Mon attente impatiente de la sortie du livre The Urgent Life a été refroidie par un commentaire de l’auteure à la sortie sur Netflix de la série From Scratch , une adaptation du livre From Scratch: A Memoir of Love, Sicily, and Finding Home écrit par Tembi Locke. Cette série a fait grand bruit sur les réseaux sociaux et BSJ a déclaré avoir été très touchée parce que l’histoire lui rappelait celle qu’elle a vécue avec son mari emporté par le cancer, événement au cœur de son livre. J’ai regardé 2 épisodes de cette série et j’ai baissé les bras. Je ne pouvais pas aller plus loin. L’eau de rose à ce type d’extrême est trop élevée pour moi. Le livre est certainement différent, mais j’ai eu ma dose…

J’ai tout de même acheté le livre audio à sa sortie (une autobiographie ou un mémoire lu par l’auteur offre une dimension intime pendant la lecture), et je l’ai tout simplement adoré. J’ai aimé chacune des minutes, chacune des secondes, chacun des mots et chacune des intonations de Bozoma Saint John dans cet ouvrage. J’ai tout aimé, et ce pour une raison toute simple : absolument rien n’a été parfait dans la vie de Saint John, et encore moins sa relation avec son époux Peter, un italo- américain aussi Blanc que BSJ est Noire. Ce livre est une ode à sa relation avec son mari, une ode qui ne souffre pas de subjectivité.

BSJ est originaire du Ghana et Peter d’Italie. On pourrait penser que leur condition d’immigrés les rapprocherait, mais la différence de race a annulé cette similarité. J’ai aimé la franchise de l’auteur face à la limite que cette différence a imposée dans sa relation, sa réalisation du fait que son mari semblait comprendre la situation des Noirs (un des éléments qui l’a séduite), en avait épousé une, mais ne voulait pas nécessairement être associé à ce groupe. J’ai aimé qu’elle parle de son ambition qui semblait avoir fait fondre son compagnon lorsqu’ils se sont connus, mais a posé problème une fois mariés. J’ai également aimé qu’elle avoue qu’elle n’a jamais réussi à pardonner à Peter son choix de la sauver elle plutôt que leur premier enfant perdu avant même d’être né.

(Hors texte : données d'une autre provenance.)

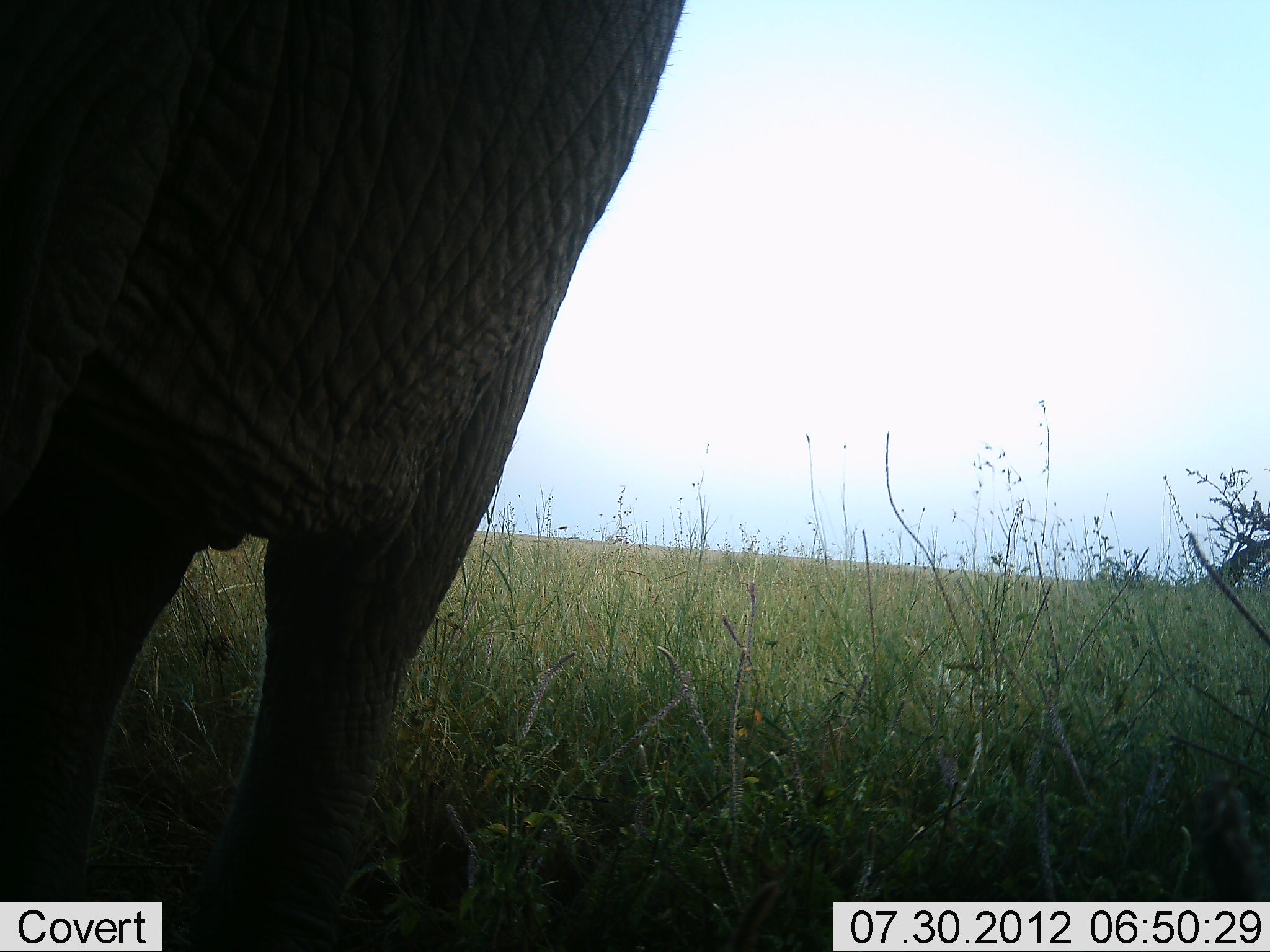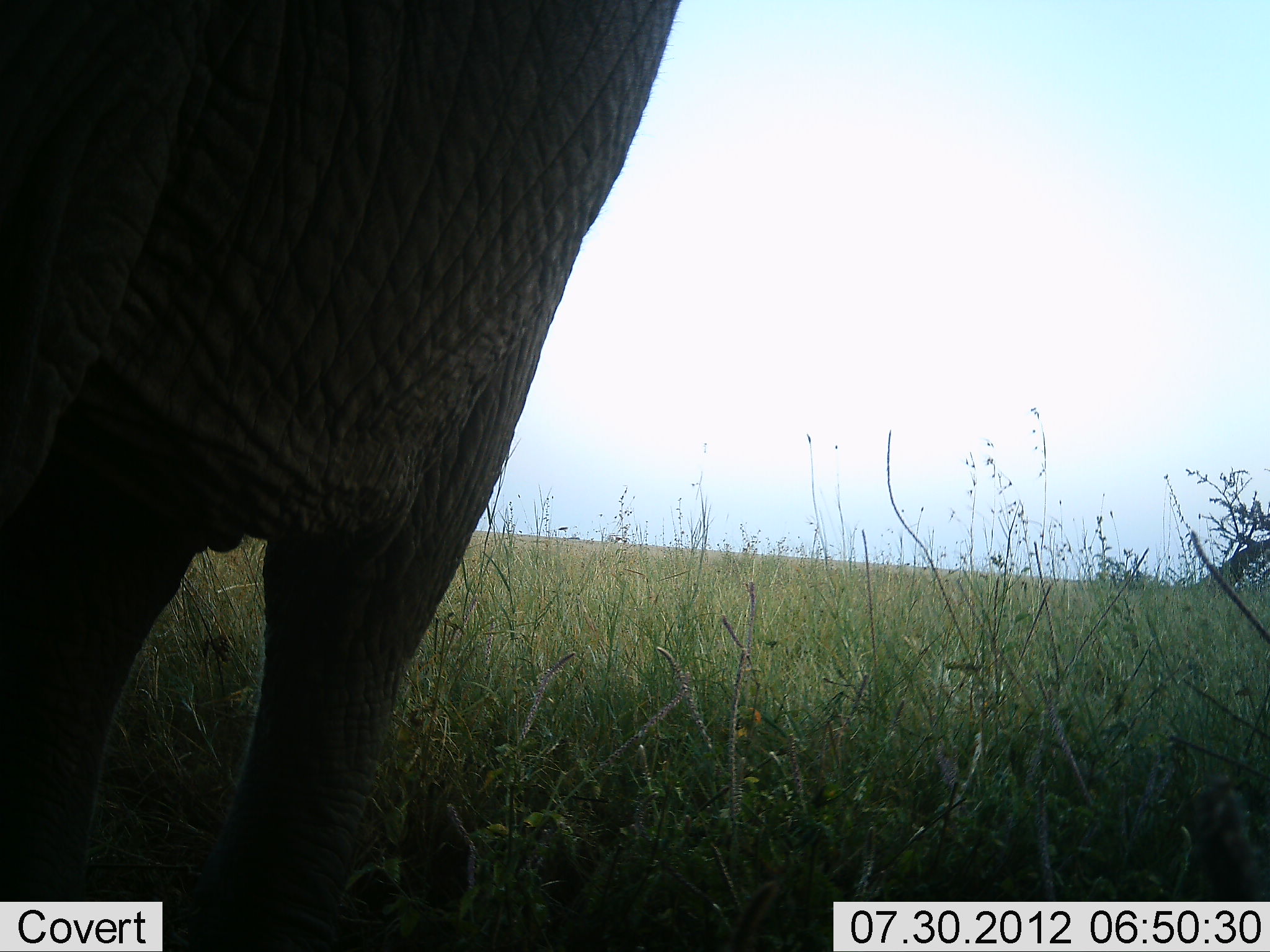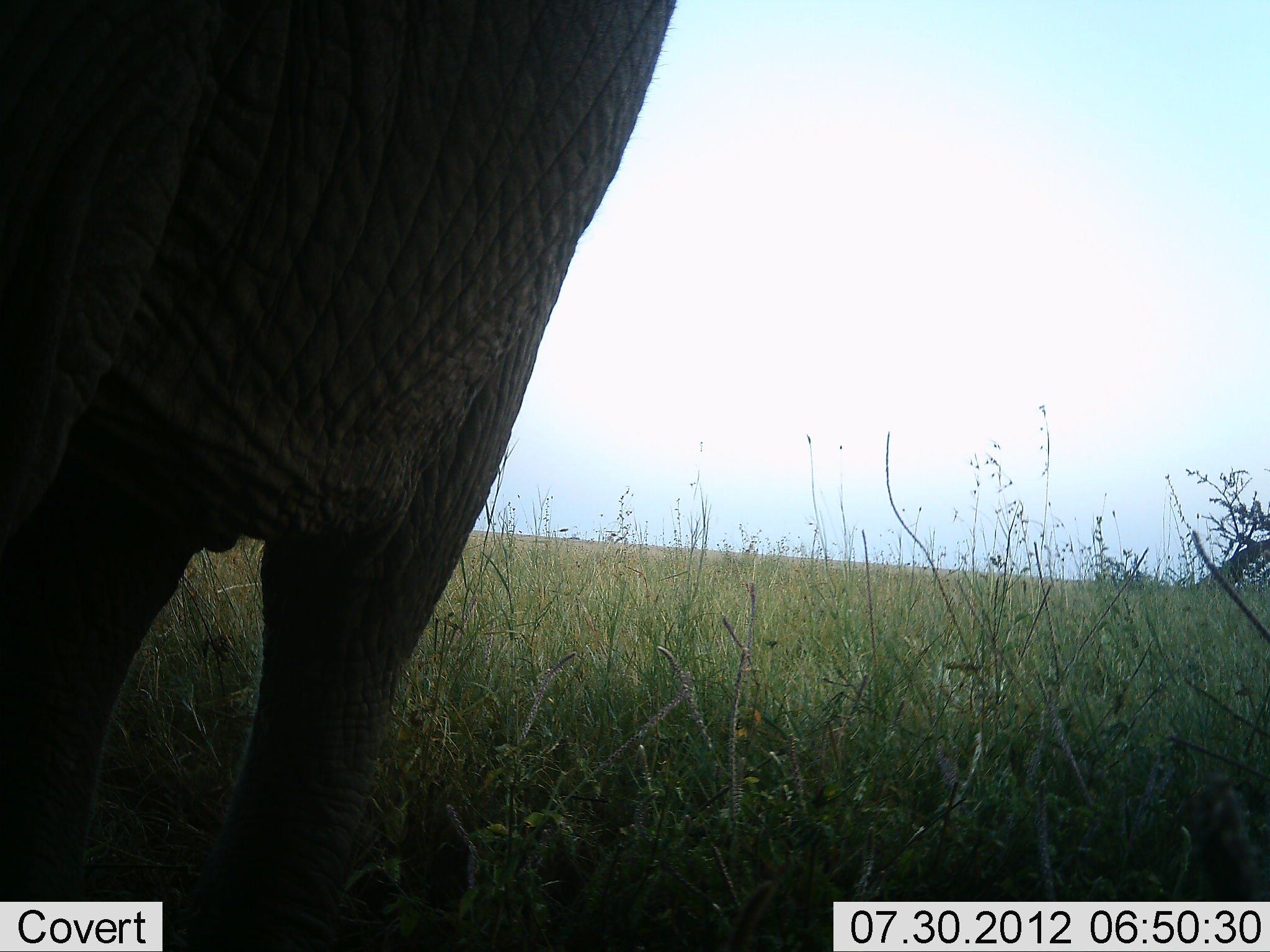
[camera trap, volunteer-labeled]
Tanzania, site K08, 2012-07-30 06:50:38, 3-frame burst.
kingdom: Animalia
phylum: Chordata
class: Mammalia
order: Proboscidea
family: Elephantidae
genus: Loxodonta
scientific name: Loxodonta africana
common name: african bush elephant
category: elephant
Elephant (african bush elephant) (Loxodonta africana), count 1. Behavior (volunteer vote fractions): standing 100%, resting 0%, moving 0%, interacting 0%. Young present (vote fraction): 0%. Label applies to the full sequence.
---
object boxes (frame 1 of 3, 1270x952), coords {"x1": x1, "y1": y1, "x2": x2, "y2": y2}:
animal: {"x1": 1, "y1": 1, "x2": 684, "y2": 952}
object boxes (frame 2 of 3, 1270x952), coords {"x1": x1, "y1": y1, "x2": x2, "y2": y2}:
animal: {"x1": 1, "y1": 1, "x2": 680, "y2": 952}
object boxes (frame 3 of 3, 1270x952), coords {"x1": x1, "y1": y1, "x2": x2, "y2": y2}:
animal: {"x1": 1, "y1": 0, "x2": 673, "y2": 951}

BSJ parle du divorce alors qu’on aime encore la personne avec qui on est et qu’elle nous aime en retour, et évoque la manière dont l’appareil judiciaire existant peut éloigner 2 personnes qui avaient toutes les bases pour une séparation à l’amiable. Lorsque le diagnostic de Peter est tombé, BSJ et lui avaient entamé cette longue procédure après 3 ans de distance afin que chacun puisse reprendre le contrôle de sa vie. Peter était en relation avec quelqu’un, mais l’une de ses premières demandes après son diagnostic a été que la procédure de divorce soit annulée afin qu’il puisse vivre les moments les plus difficiles de sa vie avec BSJ.

La transparence de l’auteur sur les questions qu’elle s’est posées est candide. Elle a accepté d’annuler la procédure de divorce et de revivre auprès de Peter, mais restait consciente des problèmes insurmontables qu’avait connu leur mariage. Souhaitait-elle vraiment rester avec lui s’il se remettait de sa maladie ? Elle l’aimait assez pour l’assister dans cette épreuve, mais cet amour était-il assez solide pour qu’elle accepte de poursuivre ce mariage s’il survivait ?

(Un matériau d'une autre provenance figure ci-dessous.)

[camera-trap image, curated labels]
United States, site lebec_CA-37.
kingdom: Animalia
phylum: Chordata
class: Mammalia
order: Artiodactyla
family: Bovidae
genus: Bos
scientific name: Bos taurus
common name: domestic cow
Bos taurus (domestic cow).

Outre l’ode à sa relation avec son époux, le livre est une ode à la survie, celle après la mort d’une personne à qui notre vie est liée : un ami, un amour, un amant, le père de son enfant. Comment dire aurevoir, comment tenir alors qu’on voit cette personne forte et pleine de vie perdre une à une chacune des facultés qui faisaient son autonomie jusqu’à un endormissement dont elle ne se réveillera jamais ? Comment expliquer à un enfant de 4 ans que son père souffrait d’une maladie incurable et allait bientôt mourir ? Comment faire la paix avec une vie qui n’existera plus ?

A la fin du livre BSJ explique pourquoi elle vit sa vie de manière aussi voyante, pourquoi elle s’accorde tout ce qu’elle souhaite. Les raisons sont intimement liées au départ de Peter. Je n’en dirai pas plus, je vous laisse lire le livre.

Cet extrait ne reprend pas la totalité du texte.